-------- Ausgewählter Auszug

# taz.de -- Neues Album von Balbina: Solitärin mit Soul
       
       > Die Berliner Musikerin Balbina überzeugt auf dem neuen Album „Fragen über
       > Fragen“ mit Pompös-Pop. Ihre Skills hat sie im HipHop gelernt.
       
 (IMG) Bild: Auch heilsbringerisch gestylt: Balbina
       
       Eine Sozialisation in der harten Schule des Berliner HipHop hat schon ihre
       Vorteile. Schließlich lernt man dort die wirklich wichtigen Dinge des
       Lebens: den Kopf oben halten, sich durchboxen und – in dieser Stadt
       besonders wichtig – nicht jedem Hype hinterherhecheln, denn das ist
       schlecht für die Zunge (und für die Lunge).
       
       Die Künstlerin Balbina, die auf der Bühne meist streng mittelgescheitelt in
       schweren Stoffgewändern mit Stola in Erscheinung tritt, würde man heute
       wohl nicht mehr mit HipHop in Verbindung bringen – zu weit entfernt davon
       wirkt ihr orchestraler, fast sakral anmutender Pompös-Pop, in dem
       Sprechgesang zwar vorhanden ist, aber nicht im Vordergrund steht.
       
       Diese Balbina aber, die mit ihrem jüngst erschienenen Album „Fragen über
       Fragen“ in aller Munde ist, hat ihre Anfänge genau dort gehabt – im Umfeld
       des Labels Royal Bunker von Marcus Staiger.

----------------

Aufgaben:
1. Im Umfeld welches Labels hatte Balbina laut dem Artikel über ihr neues Album ihre Anfänge?
2. Setze den Artikel über Balbinas Album „Fragen über Fragen“ im Anschluss an seinen letzten Satz fort.
Die Datensätze spielen hierfür keine Rolle.

-------- Material

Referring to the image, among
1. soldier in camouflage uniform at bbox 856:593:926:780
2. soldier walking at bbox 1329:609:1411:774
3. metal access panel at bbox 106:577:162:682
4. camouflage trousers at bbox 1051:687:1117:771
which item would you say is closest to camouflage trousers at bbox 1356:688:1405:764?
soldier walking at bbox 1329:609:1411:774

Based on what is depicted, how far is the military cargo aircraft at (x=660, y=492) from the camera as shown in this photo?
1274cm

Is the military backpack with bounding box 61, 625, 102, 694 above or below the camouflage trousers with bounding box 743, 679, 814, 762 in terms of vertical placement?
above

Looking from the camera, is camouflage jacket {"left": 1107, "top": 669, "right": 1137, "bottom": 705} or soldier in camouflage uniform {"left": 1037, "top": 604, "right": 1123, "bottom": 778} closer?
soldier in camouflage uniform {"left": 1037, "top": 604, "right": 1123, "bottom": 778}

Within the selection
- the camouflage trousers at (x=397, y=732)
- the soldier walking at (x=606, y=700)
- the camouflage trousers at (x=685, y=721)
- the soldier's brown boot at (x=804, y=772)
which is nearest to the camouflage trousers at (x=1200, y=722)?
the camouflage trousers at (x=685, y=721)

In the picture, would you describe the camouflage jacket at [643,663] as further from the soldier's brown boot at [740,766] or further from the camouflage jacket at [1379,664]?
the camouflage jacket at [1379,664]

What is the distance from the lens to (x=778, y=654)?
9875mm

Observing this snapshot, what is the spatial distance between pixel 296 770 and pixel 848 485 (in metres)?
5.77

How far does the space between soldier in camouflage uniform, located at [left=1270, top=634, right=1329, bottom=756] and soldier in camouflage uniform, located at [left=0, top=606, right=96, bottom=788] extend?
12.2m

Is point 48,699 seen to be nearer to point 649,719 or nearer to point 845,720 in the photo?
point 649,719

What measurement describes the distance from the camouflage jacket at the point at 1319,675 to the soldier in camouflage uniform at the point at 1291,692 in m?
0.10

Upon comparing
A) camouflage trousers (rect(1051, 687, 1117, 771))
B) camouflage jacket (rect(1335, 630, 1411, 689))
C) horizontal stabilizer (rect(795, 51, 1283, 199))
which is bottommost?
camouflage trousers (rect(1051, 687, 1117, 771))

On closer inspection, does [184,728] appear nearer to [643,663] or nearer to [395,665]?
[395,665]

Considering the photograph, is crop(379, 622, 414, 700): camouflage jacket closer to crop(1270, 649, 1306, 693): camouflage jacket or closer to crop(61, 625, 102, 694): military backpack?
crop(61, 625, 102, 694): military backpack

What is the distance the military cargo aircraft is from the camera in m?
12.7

----------------
-------- Material

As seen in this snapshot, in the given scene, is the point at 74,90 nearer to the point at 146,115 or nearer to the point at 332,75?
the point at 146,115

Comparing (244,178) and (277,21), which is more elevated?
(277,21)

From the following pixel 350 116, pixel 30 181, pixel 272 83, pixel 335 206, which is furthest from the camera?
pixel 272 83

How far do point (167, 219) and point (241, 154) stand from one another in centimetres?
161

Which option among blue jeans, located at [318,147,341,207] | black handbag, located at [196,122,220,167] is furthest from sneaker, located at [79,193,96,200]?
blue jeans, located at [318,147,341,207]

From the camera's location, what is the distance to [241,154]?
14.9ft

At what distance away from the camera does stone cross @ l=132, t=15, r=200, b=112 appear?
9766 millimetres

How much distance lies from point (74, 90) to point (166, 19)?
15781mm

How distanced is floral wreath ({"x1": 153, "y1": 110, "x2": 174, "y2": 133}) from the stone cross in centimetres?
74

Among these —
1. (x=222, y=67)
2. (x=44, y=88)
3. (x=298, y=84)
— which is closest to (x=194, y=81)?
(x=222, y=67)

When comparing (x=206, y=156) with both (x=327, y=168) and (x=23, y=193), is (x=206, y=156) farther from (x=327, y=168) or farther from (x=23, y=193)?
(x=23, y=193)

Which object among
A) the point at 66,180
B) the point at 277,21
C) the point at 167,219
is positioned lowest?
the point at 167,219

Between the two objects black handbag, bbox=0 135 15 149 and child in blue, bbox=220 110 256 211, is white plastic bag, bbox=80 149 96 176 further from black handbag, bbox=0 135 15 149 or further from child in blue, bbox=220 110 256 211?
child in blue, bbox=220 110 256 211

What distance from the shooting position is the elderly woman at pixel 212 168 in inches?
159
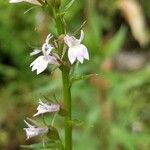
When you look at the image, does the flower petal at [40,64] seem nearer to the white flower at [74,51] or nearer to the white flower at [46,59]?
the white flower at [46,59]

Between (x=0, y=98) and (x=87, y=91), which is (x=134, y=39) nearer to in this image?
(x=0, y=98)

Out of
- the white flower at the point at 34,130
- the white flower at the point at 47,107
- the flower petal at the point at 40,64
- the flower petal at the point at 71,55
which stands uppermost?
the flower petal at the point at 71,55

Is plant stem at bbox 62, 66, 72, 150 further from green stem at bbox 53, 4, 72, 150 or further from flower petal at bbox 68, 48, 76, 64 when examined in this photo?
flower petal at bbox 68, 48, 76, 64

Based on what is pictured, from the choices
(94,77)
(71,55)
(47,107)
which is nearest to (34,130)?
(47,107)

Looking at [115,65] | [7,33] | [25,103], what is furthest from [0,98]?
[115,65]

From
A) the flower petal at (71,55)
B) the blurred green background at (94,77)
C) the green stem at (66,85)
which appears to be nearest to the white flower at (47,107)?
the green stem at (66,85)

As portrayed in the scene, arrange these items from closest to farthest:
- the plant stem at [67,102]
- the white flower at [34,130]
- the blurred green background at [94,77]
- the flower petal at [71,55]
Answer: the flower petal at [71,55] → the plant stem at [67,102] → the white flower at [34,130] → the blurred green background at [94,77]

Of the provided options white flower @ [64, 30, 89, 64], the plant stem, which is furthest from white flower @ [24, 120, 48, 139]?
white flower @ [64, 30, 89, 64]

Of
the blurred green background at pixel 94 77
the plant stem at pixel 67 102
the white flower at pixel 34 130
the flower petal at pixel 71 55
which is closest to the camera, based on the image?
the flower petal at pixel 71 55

----------------
-------- Material

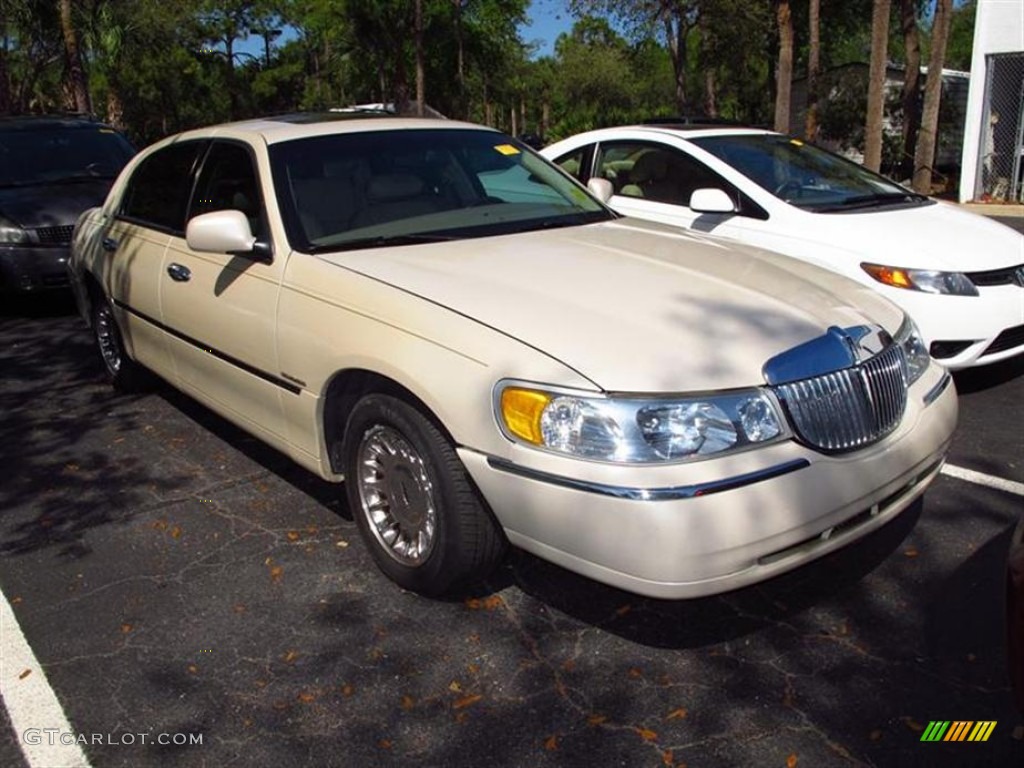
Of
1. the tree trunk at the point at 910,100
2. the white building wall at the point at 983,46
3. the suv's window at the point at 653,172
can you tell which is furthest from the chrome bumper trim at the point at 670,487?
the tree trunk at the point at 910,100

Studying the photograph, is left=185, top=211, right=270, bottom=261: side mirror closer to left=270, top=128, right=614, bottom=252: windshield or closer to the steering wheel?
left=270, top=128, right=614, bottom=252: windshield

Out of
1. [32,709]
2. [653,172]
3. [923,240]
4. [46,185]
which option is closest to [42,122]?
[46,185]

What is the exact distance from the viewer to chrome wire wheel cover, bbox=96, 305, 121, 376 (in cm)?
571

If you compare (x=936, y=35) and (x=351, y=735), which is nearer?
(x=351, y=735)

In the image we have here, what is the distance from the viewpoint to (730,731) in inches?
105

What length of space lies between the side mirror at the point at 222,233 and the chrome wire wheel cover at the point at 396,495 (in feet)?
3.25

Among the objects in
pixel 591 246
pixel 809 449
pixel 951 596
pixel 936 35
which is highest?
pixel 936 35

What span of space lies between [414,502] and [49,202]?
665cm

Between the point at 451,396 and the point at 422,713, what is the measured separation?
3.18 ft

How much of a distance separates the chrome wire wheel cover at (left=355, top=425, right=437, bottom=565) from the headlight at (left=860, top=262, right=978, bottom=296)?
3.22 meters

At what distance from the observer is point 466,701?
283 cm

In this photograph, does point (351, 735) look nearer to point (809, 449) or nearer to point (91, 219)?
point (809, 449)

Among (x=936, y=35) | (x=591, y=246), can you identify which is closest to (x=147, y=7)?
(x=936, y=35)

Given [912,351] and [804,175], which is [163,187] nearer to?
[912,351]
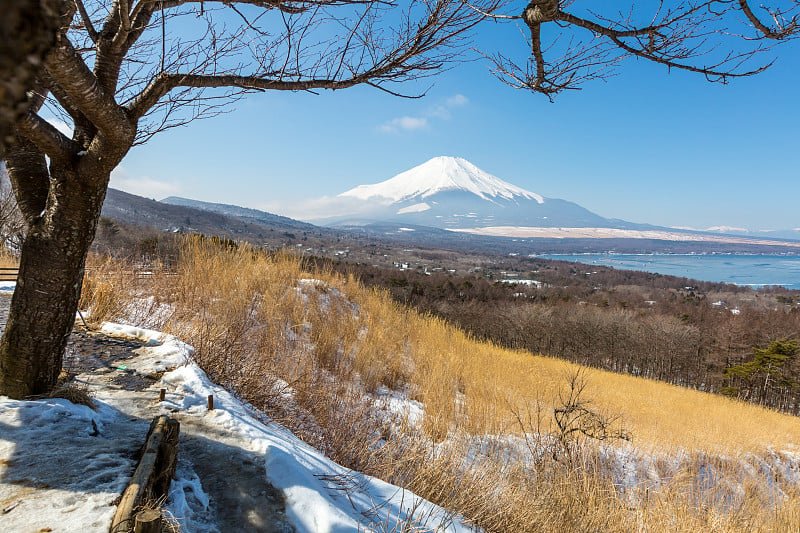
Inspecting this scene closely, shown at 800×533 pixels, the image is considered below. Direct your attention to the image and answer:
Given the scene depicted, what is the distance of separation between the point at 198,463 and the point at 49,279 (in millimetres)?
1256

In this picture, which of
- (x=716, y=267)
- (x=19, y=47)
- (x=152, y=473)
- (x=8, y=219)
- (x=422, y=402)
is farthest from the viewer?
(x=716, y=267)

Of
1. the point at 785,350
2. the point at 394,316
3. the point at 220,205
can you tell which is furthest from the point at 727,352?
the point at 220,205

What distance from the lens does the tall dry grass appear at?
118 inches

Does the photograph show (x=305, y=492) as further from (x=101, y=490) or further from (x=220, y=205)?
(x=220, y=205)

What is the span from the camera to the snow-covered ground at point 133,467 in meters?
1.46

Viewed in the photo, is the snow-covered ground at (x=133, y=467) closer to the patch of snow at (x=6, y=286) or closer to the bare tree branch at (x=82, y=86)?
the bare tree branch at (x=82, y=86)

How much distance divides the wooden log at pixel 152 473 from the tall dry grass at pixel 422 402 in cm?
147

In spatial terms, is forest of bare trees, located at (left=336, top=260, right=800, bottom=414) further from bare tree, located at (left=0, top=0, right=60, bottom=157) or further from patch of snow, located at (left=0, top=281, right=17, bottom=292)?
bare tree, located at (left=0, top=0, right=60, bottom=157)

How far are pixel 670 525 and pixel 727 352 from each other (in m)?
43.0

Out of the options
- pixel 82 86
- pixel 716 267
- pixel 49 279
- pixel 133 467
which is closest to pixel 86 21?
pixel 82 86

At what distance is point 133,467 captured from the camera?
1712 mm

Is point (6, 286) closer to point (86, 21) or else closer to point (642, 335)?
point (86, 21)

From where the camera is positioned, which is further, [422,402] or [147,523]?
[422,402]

----------------

Lösungen:
1. Im Umfeld des Labels Royal Bunker von Marcus Staiger.

2.
       Von dieser Zeit erzählt sie nun beim Interview in einem Café, während sie
       die Himbeeren in ihrer Fruchtschorle mit dem Strohhalm bearbeitet. „Es
       fühlte sich ganz selbstverständlich an, in diese Szene hineinzuwachsen – es
       gab dort keine so große Schwelle; du musstest nicht bestimmte Anforderungen
       erfüllen, wie ein Instrument spielen zu können. Wir haben damals alles
       autodidaktisch gelernt.“
       
       Die heute 33-Jährige hat als Jugendliche schon Gedichte geschrieben, auch
       wenn sich das „komisch anhört“. Im Royal-Bunker-Umfeld hat sie gelernt, wie
       man Beats dazu produziert. Noch milchgesichtig und pubertär war sie
       seinerzeit mit K.I.Z. auf Tour.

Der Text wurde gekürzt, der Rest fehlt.